PhD Defense 12-1-2020 : Quentin Laporte-Chabasse – Étude morpho-statistique des réseaux sociaux. Application aux collaborations inter-organisationnelles.

 

Decentralised collaborative applications address privacy, availability and security issues related to centralised collaborative platforms. Such applications are based on a peer-to-peer communication paradigm according to which all users are directly connected to one another. Collaborations tend to widen and spread beyond the borders of organisations. Under these circumstances, it is necessary to guarantee to users the control over their data, while keeping collaboration available. To that end, the social network that has built between collaborators may be used as topology. Lack of information on this trusted network leads us to develop an approach to study its morphological properties.
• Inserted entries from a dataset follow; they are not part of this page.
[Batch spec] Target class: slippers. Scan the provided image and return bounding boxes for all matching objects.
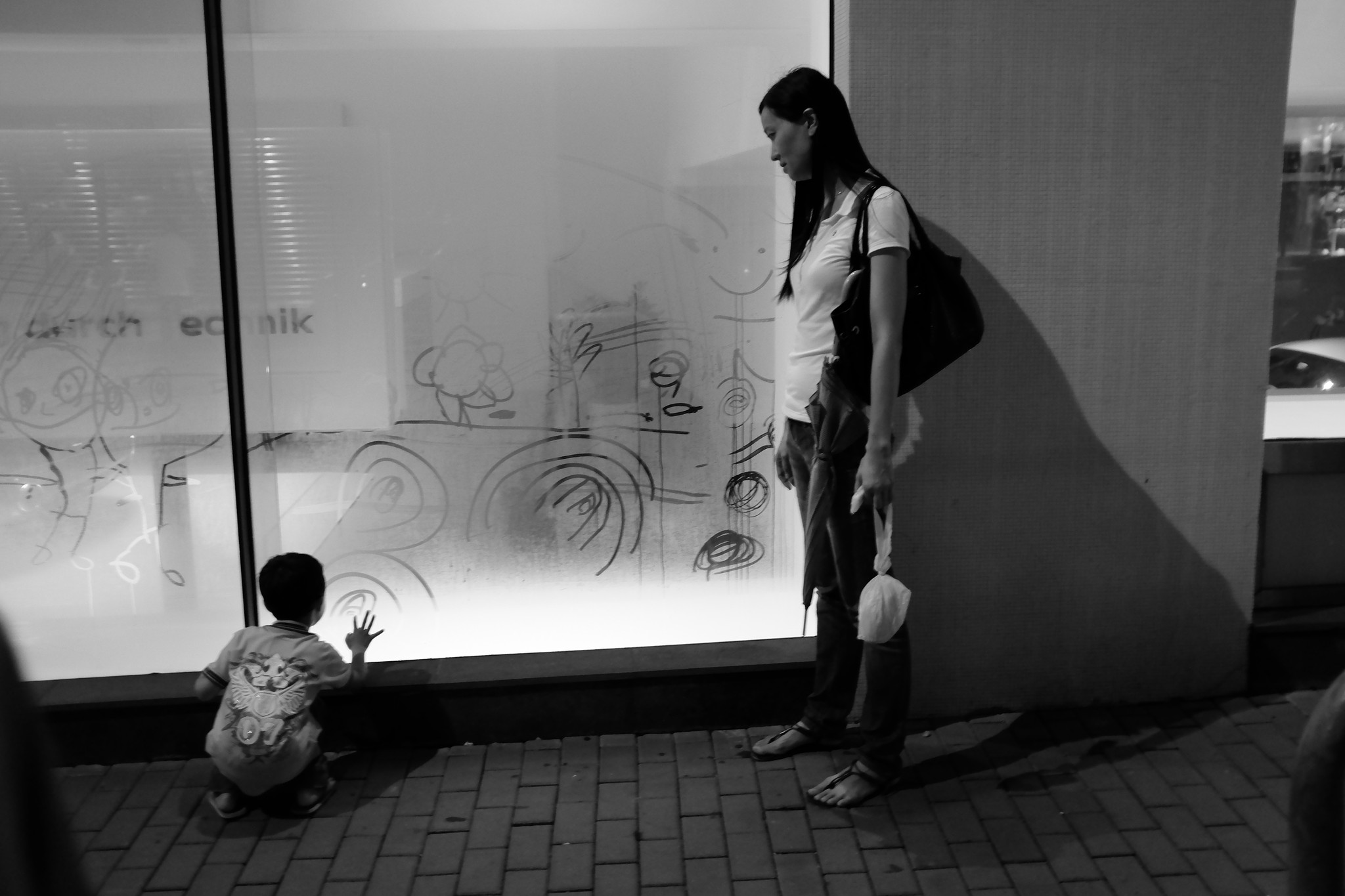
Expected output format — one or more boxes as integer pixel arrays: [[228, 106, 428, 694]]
[[812, 760, 903, 808], [297, 777, 337, 813], [750, 723, 841, 762], [207, 790, 246, 819]]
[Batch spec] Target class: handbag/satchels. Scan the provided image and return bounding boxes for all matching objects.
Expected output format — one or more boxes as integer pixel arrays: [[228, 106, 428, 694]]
[[830, 181, 984, 406]]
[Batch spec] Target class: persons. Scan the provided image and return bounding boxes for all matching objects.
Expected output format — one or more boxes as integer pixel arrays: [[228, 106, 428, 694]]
[[194, 552, 384, 819], [751, 66, 912, 807]]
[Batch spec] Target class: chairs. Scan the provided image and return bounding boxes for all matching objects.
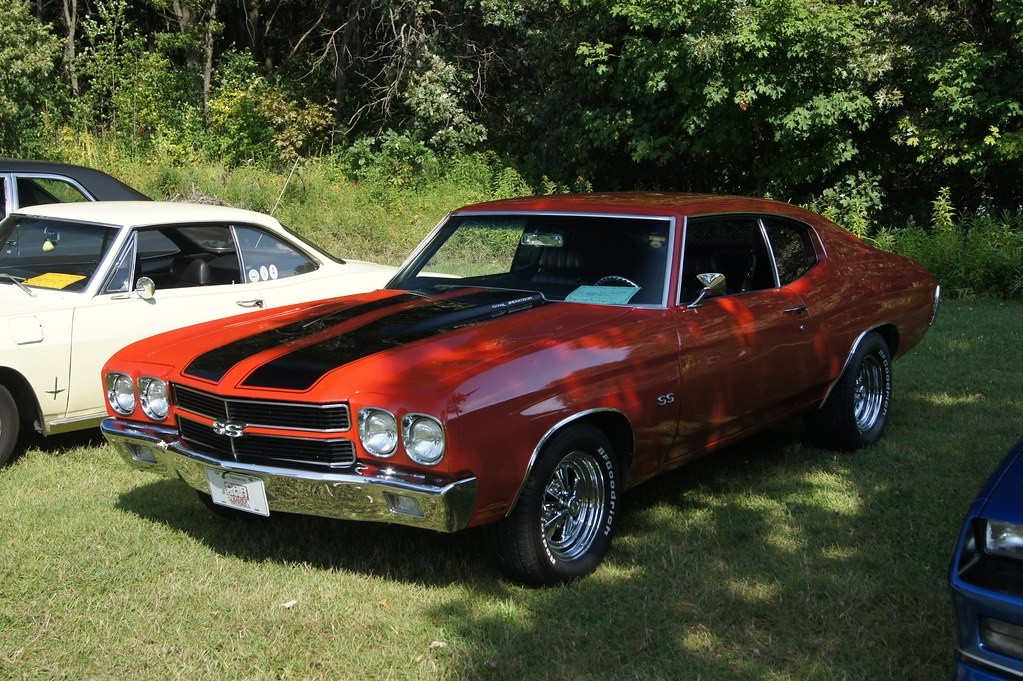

In this thesis, we develop and implement an approach to study the social structure of interactions in the context of inter-organisational collaborations. We propose a stochastic approach based on \aclp{ERGM} and spatial models. We define a formalism that highlights the structure of interactions and integrates the organisational dimension. We propose to use a Bayesian inference method, ABC Shadow, to overcome the issues related to the parameters estimation. This approach is applied to a real case study: the collaborations initiated by researchers in a laboratory. In particular, it highlights the low tendency for a researcher to create collaborative links with other laboratories. We show that this approach can be applied to other kinds of social interactions, such as interactions between pupils of a primary school. Finally, we present a parallelisation strategy of the Gibbs sampler aimed at processing larger graphs in a reasonable time.